Let $f:[0,1]\to \mathbb{R}$ be non decreasing function. Show that following inequality is true: $$3\int^{1}_{0}f(x)\sqrt{x}dx\ge2\int^{1}_{0}f(x)dx$$
What I only came up with is that mean value for $\sqrt{x}$ at $[0,1]$ is $\frac{2}{3}$ but it doesn't seem as if I could replace $\sqrt{x}$ with that under integral sign.
What to do next?
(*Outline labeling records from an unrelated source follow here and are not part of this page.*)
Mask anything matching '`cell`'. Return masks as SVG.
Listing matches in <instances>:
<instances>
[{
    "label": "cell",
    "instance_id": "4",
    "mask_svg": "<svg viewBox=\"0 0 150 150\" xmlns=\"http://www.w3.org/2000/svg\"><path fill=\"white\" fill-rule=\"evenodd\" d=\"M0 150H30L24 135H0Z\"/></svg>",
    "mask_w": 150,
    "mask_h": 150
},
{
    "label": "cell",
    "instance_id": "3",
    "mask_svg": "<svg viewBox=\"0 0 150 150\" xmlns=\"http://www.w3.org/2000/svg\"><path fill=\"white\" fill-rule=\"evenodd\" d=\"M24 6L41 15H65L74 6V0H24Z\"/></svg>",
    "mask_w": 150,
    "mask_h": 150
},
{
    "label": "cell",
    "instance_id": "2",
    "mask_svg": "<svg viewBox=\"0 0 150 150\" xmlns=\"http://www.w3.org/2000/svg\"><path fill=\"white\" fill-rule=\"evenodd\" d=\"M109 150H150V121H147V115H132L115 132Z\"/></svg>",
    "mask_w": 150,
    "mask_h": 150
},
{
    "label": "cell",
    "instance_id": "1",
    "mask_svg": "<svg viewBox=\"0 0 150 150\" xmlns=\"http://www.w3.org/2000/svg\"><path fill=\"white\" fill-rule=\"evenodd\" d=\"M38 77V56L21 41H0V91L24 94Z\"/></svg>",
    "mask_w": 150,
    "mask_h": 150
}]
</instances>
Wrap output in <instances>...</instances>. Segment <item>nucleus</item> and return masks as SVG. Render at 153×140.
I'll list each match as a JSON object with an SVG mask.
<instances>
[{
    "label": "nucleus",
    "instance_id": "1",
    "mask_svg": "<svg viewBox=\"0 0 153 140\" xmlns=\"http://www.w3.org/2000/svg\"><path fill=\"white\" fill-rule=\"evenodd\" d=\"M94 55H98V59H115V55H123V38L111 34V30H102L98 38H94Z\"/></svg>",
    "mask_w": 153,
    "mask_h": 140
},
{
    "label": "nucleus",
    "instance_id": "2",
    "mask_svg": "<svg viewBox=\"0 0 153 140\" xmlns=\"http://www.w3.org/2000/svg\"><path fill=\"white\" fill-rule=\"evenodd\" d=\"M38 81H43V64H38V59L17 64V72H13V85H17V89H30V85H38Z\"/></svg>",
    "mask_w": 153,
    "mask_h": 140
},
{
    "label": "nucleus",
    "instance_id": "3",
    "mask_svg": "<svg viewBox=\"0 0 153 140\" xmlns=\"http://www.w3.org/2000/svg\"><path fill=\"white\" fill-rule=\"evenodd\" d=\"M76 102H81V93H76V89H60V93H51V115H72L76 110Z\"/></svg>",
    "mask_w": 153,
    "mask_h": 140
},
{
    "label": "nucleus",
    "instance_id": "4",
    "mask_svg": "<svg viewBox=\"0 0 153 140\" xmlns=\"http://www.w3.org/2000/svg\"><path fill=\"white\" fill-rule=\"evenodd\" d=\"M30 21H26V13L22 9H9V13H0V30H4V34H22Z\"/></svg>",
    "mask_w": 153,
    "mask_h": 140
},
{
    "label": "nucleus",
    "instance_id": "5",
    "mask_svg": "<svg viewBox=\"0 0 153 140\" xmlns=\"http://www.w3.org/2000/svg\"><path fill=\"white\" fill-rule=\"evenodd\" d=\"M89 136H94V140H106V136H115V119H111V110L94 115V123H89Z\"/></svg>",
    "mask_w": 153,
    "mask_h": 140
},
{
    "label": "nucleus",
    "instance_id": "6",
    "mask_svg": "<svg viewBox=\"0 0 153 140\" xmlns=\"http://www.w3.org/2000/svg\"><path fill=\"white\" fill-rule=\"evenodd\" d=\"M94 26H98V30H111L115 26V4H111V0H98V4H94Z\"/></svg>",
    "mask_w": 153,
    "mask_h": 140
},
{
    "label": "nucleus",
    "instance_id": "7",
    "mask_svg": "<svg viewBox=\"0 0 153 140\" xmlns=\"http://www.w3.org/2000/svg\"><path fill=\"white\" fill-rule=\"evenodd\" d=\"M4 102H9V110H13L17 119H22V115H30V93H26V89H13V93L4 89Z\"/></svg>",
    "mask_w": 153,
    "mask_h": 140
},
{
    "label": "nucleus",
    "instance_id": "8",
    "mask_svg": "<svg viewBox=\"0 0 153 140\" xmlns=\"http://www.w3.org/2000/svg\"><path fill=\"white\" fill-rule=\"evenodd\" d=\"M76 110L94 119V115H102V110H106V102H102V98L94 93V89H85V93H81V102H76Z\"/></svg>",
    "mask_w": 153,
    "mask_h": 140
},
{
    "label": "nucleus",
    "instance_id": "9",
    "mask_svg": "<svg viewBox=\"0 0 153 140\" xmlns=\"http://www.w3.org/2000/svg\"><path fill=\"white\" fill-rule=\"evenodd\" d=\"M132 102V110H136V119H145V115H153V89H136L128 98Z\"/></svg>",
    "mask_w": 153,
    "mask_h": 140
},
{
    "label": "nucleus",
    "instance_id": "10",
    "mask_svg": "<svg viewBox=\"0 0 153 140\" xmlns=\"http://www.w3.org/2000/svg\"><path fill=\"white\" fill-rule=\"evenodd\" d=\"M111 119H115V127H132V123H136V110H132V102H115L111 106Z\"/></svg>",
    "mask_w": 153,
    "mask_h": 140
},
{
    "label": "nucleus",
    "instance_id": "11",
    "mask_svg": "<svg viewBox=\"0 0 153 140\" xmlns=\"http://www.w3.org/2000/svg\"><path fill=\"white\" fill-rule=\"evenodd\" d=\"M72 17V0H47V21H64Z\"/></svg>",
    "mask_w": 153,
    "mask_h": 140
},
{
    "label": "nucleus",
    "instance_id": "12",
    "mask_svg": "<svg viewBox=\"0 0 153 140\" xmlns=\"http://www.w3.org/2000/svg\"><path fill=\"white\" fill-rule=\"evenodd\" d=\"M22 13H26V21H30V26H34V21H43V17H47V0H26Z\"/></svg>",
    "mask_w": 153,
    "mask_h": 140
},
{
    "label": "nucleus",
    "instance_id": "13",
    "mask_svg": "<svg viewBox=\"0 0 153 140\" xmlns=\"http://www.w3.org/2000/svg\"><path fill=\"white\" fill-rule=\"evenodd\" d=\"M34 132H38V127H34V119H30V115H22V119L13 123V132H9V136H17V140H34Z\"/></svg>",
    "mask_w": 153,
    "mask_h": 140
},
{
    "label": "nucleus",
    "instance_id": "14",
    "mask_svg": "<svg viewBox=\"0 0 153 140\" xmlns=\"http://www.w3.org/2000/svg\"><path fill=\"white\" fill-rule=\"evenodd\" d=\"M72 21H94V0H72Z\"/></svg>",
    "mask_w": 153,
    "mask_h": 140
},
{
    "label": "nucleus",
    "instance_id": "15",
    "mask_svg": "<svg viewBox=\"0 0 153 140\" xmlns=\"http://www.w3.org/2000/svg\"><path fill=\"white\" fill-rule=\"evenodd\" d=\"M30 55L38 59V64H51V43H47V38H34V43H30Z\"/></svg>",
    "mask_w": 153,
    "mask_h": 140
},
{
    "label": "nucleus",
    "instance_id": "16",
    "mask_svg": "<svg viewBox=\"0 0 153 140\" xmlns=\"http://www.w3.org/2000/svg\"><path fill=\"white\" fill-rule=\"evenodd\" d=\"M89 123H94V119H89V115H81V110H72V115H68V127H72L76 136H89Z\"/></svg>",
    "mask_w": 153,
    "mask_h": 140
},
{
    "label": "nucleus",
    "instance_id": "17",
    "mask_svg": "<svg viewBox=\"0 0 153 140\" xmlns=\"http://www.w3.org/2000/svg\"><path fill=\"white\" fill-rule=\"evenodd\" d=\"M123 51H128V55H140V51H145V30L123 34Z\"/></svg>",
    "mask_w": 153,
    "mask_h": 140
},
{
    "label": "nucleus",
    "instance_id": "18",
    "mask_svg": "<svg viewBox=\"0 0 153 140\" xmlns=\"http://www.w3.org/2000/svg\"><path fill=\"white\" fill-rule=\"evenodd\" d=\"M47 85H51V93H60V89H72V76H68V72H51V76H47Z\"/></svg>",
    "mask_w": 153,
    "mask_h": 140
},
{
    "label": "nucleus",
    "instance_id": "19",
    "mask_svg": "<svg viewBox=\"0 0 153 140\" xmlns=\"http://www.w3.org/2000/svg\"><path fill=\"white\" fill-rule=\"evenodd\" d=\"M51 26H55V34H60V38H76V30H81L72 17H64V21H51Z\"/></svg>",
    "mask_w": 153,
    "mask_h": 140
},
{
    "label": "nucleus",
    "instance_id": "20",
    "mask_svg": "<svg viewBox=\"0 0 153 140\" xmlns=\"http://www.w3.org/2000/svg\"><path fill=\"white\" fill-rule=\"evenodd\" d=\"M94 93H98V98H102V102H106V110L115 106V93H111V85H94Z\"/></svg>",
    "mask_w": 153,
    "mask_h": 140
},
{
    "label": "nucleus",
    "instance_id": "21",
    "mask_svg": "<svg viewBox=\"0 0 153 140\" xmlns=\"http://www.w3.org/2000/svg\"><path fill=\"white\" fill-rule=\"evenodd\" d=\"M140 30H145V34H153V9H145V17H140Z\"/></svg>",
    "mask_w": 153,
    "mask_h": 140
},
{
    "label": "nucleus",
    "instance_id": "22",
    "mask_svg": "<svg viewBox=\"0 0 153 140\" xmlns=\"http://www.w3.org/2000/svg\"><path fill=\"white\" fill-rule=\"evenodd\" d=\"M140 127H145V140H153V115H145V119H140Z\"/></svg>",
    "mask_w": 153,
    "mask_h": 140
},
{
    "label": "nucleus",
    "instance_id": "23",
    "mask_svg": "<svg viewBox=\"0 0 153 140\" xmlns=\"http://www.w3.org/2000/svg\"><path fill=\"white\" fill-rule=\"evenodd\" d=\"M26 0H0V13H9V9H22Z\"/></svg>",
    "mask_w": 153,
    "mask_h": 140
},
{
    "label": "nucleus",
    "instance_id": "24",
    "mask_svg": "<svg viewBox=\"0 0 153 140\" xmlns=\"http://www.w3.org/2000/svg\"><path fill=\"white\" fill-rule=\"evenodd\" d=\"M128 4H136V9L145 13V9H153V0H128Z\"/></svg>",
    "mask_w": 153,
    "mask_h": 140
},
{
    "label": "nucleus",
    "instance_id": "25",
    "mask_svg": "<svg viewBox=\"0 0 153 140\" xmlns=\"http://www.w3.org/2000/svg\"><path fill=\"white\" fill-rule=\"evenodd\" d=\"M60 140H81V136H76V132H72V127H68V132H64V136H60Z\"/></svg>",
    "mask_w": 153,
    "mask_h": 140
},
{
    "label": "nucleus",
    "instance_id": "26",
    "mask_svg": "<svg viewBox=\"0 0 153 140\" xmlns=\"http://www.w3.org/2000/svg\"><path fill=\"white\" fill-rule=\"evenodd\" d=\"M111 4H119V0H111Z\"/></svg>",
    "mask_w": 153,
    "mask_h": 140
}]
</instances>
Any help will be appreciated.
The inequality is equivalent to $$\int_0^1 f(x) \left(\sqrt{x}-\frac{2}{3}\right) dx \geq 0.$$ Denote $g(x) = \sqrt{x}-\frac{2}{3}$. We know $g(x)$ is increasing over $[0,1]$ and $\int_0^1 g(x) = 0$. Obviously, $g(0)<0$ and $g(1)>0$, so there is a unique point $x_0 \in [0,1]$ s.t. $g(x_0) = 0$. Notice that $g(x)$ is non-positive over $[0,x_0]$ and non-negative over $[x_0,1]$. Along with the fact that $f(x)$ is non-decreasing, we have \begin{aligned} \int_0^1 f(x)g(x)dx &= \int_0^{x_0} f(x)g(x)dx + \int_{x_0}^1 f(x)g(x)dx \\ &\geq \int_0^{x_0} f(x_0)g(x) dx + \int_{x_0}^1 f(x_0)g(x)dx \\ &= f(x_0) \int_0^1 g(x) dx \\ &=0. \end{aligned}